-- MATERIAL FOR THIS EXERCISE follows --

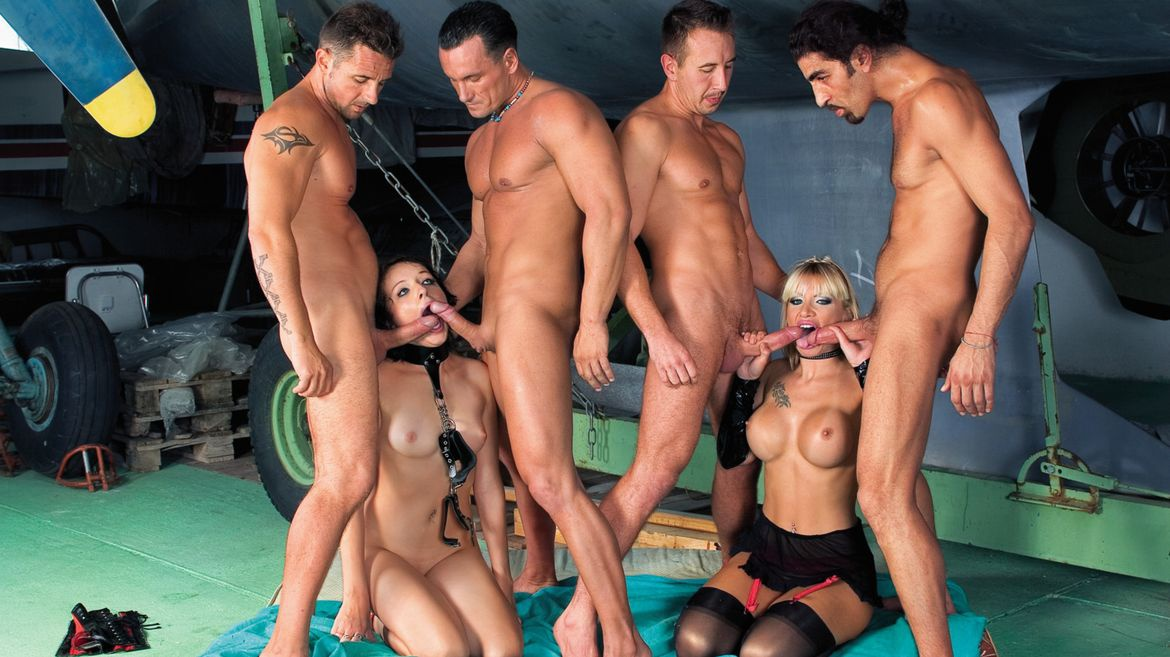 Clubs orgy party
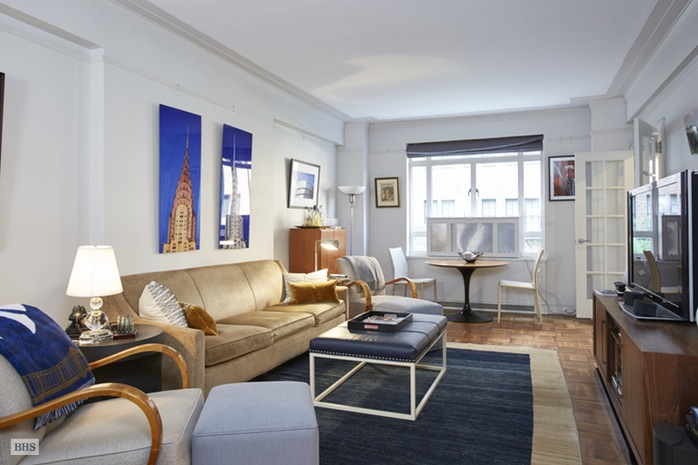 Additional photo for property listing at 25 CENTRAL PARK WEST  New York, New York,10023 Stati Uniti
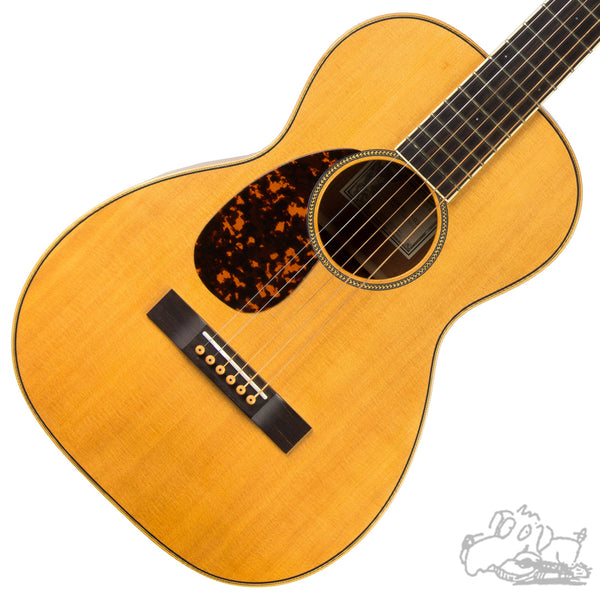 2010 Larrivée- P-03 Parlor Model Acoustic Guitar - Left-Handed - with Italian Spruce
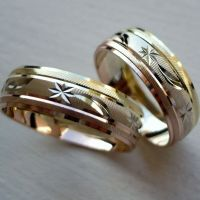 14K SOLID TRICOLOR GOLD HIS AND HER WEDDING BAND RING SET ...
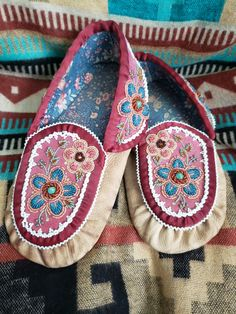 Seed Bead Patterns, Beading Patterns, Loom Patterns, Moccasin Boots, Shoe Boots, Shoes, Beaded Embroidery, Hand Embroidery, Beaded Earrings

-- MATERIAL FOR THIS EXERCISE concluded --

DIRECTIONS FOR THIS TASK: In repeating the lines above, keep the wording exact and leave every picture out.

PROBLEM SOLUTION:
 Clubs orgy party
 Additional photo for property listing at 25 CENTRAL PARK WEST  New York, New York,10023 Stati Uniti
 2010 Larrivée- P-03 Parlor Model Acoustic Guitar - Left-Handed - with Italian Spruce
 14K SOLID TRICOLOR GOLD HIS AND HER WEDDING BAND RING SET ...
 Seed Bead Patterns, Beading Patterns, Loom Patterns, Moccasin Boots, Shoe Boots, Shoes, Beaded Embroidery, Hand Embroidery, Beaded Earrings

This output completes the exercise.